Tasks to carry out:
**A)** Answer these questions using the text on employee retention:
(i) With whose support can managers reassure workers about opportunities for progression?
(ii) Which event does Sir Cary cite as the last significant change in the economy?
(iii) What percentage of staff did the HR director in the financial services sector say had been lost?
**B)** Render this sentence from the text on employee retention into French: "An unhappy employee usually makes themselves known when you’re interacting with them in an office eight hours a day."
**C)** Carry the text on employee retention forward from its final sentence.

*** Opening of Excerpted text ***

Managers must be able to reassure workers there are opportunities for progression to keep down the number of employees who leave, and they can do this with support from HR. Providing a roadmap for where someone comes from and where they can go means they’re less likely to head for the door. Job security and assurance are key in times of crisis and providing both avoids losing vital talent at a time when onboarding new employees is more complicated than ever.

Checking in on work-life balance

It’s also more difficult to pick up signals that something is wrong when the workforce is scattered to the winds. An unhappy employee usually makes themselves known when you’re interacting with them in an office eight hours a day. When they’re communicating only via email or occasional video calls, it can be difficult to identify issues.

Checking in on people, and providing wellbeing support through initiatives that identify where problems are coming to a head, and acting quickly to try and solve them, is the solution to the revolving door of workers leaving the company for pastures new.

“We should be doing regular wellbeing audits to see how people perceive their work environment because of the rapidly changing nature of work,” says Sir Cary, who points to the example of the last significant change in our economy, the 2007-8 financial crash. Then, an HR director in the financial services sector came to him and spoke about “regrettable turnover”. “We’ve lost 35 per cent of our staff,” the HR director said. “How do we retain them?”

*** Close of Excerpted text ***
*** Opening of Information provided ***

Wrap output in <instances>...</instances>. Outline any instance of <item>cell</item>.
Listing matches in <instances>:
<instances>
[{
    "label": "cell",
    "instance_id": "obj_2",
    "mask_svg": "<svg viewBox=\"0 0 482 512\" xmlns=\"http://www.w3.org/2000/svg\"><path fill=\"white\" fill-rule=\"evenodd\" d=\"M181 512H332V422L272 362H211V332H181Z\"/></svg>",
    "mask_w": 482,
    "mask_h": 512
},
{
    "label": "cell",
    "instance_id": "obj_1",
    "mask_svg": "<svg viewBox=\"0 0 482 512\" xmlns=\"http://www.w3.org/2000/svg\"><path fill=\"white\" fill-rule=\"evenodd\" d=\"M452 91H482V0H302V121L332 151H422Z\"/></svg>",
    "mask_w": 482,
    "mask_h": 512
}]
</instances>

*** Close of Information provided ***

Results of the tasks:
**A)**
(i) HR
(ii) The 2007-8 financial crash
(iii) 35 per cent

**B)** Un employé mécontent se manifeste généralement lorsque vous interagissez avec lui dans un bureau huit heures par jour.

**C)**
The answer is support and providing a sense of purpose. “Millennials, unlike previous generations, will leave if they don’t like the culture they’re in,” says Sir Cary.

But it’s not just millennials; confronted with the enormity of a world that has totally change. People are recalculating what they want from their workplace and employee attrition is rising. While the market for workers is likely to be significant, due to imminent economic turbulence, it’s far easier and cheaper to invest time in wellbeing initiatives than lose a talented worker and have to replace them with someone new.

How to nail a remote interview

No matter how hard you try, employee attrition can be unavoidable, making online recruitment inevitable. The coronavirus pandemic has thrown up an entirely new challenge: successfully identifying and onboarding employees remotely. So in the world of the Zoom interview, what should you look for?

“The critical thing about video interviews is that, as with in-person interviews, 85 per cent of communication is non-verbal,” says Professor Heather McGregor at Edinburgh Business School. “You have fewer non-verbal clues in a video interview.”

So paying close attention to those non-verbal clues when they appear is important: how is the candidate dressed? How comfortable are they communicating through a webcam, given it’s likely to be the norm for some time to come?

And what’s their background like? “The first thing you have to think about is whether they’re going to have a green screen background or not, or whether they blur it out,” says McGregor. “I think that matters because you communicate so much through what you don’t say and people make assumptions.”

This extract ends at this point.